Abstract

Purpose: To investigate diagnostic values of pleural fluid matrix metalloproteinase-2 (MMP-2), MMP-9, tissue inhibitors of metalloproteinase-1 (TIMP-1) and TIMP-2 measurements in tuberculous pleurisy(TP) and malignat pleurisy (MP).

Methods: The study included 24 patients with TP, 22 patients with MP and 15 patients with pleural effusion of non-tuberculous and non-malignant origin as controls. MMP-2,-9 and TIMP-1,-2 levels in pleural fluid were measured by ELISA method.

Results: Pleural fluid MMP-2 and MMP-9 levels were higher (P<0.001, P<0.001, respectively) in TP than in MP and controls. MP patients have higher pleural fluid MMP-2 and MMP-9 levels (P<0.01, P<0.05, respectively) than controls. Pleural fluid TIMP-2 levels were higher (P<0.01 and P<0.001, respectively) in MP than in TP and controls. Pleural fluid MMP-9 levels were negatively correlated with pleural fluid TIMP-2 levels (r: 0.464, P=0.029) in patients with MP.

Conclusions: Determination of TIMP-2 in pleural fluid may contribute to differentiate TP from MP. These results suggest that overproduction of MMP-9 and TIMP-2 is associated with accumulation of the pleural effusion in malignancy. Further studies with a greater number of patients are needed to confirm this hypothesis.

 

 

The accumulation of fluid in the pleural space indicates the presence of systemic or local disease.¹ Tuberculosis and cancer are the main causes of pleural exudates. The pathophysiology of malignant effusions is multifactorial and is incompletely understood. Because no serious complications occur, the most accurate option for the diagnosis of pleural effusion is a pleural biopsy. Malignant pleural effusions (MPEs), which comprise a heterogeneous group of conditions, represent an important source of morbidity for patients with underlying cancer. They can occur as the initial presentation of cancer, as a delayed complication in patients with previously diagnosed malignancies, or as the first manifestation of cancer recurrence after therapy.
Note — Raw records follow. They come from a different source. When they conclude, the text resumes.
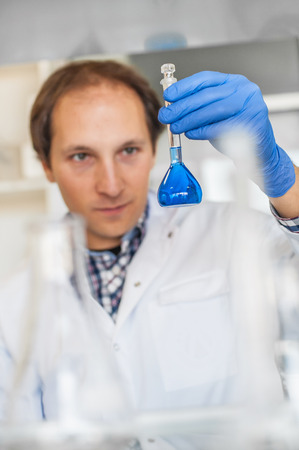 Male medical or scientific laboratory researcher performs tests with blue liquid. Close up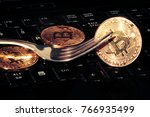 golden bitcoins with fork. hard ... | Shutterstock . vector #766935499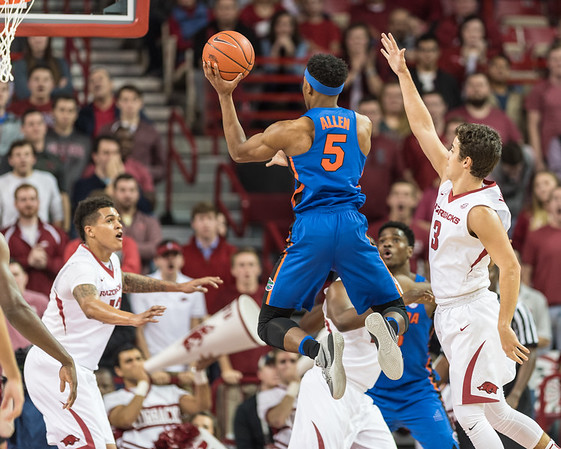 Florida Gators guard KeVaughn Allen (5) goes up for two during a basketball game between Arkansas and Florida on Thursday, December 29, 2016.  (Alan Jamison, Nate Allen Sports Service)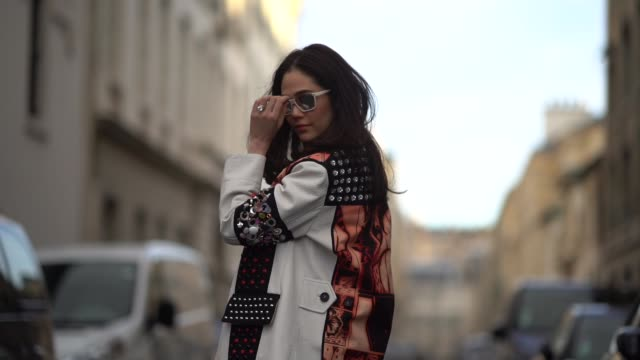 araya hargate wears sunglasses a white blazer jacket with prints a black dress a hermes bag outside hermes during paris fashion week womenswear... - hermes designer label stock videos and b-roll footage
Detection of an effusion coincident with a newly diagnosed cancer does not establish an MPE because 50% of such effusions are nonmalignant.²

Malignant and tuberculous pleural effusions are lymphocytic pleural effusions.^3,4 One of the major issues in differential diagnosis of tuberculous pleural effusion (TPE)  is its early recognition and differentiation from MPE. Early treatment of TPE is curative and decreases the possibility of complications, while early treatment of MPE may increase quality of life and survival of patients with advanced malignant disease.^5–9 TPE is still difficult to diagnose, especially in regions with a low incidence of tuberculosis. The combination of different invasive and noninvasive techniques in the diagnosis of TPE may provide optimal results.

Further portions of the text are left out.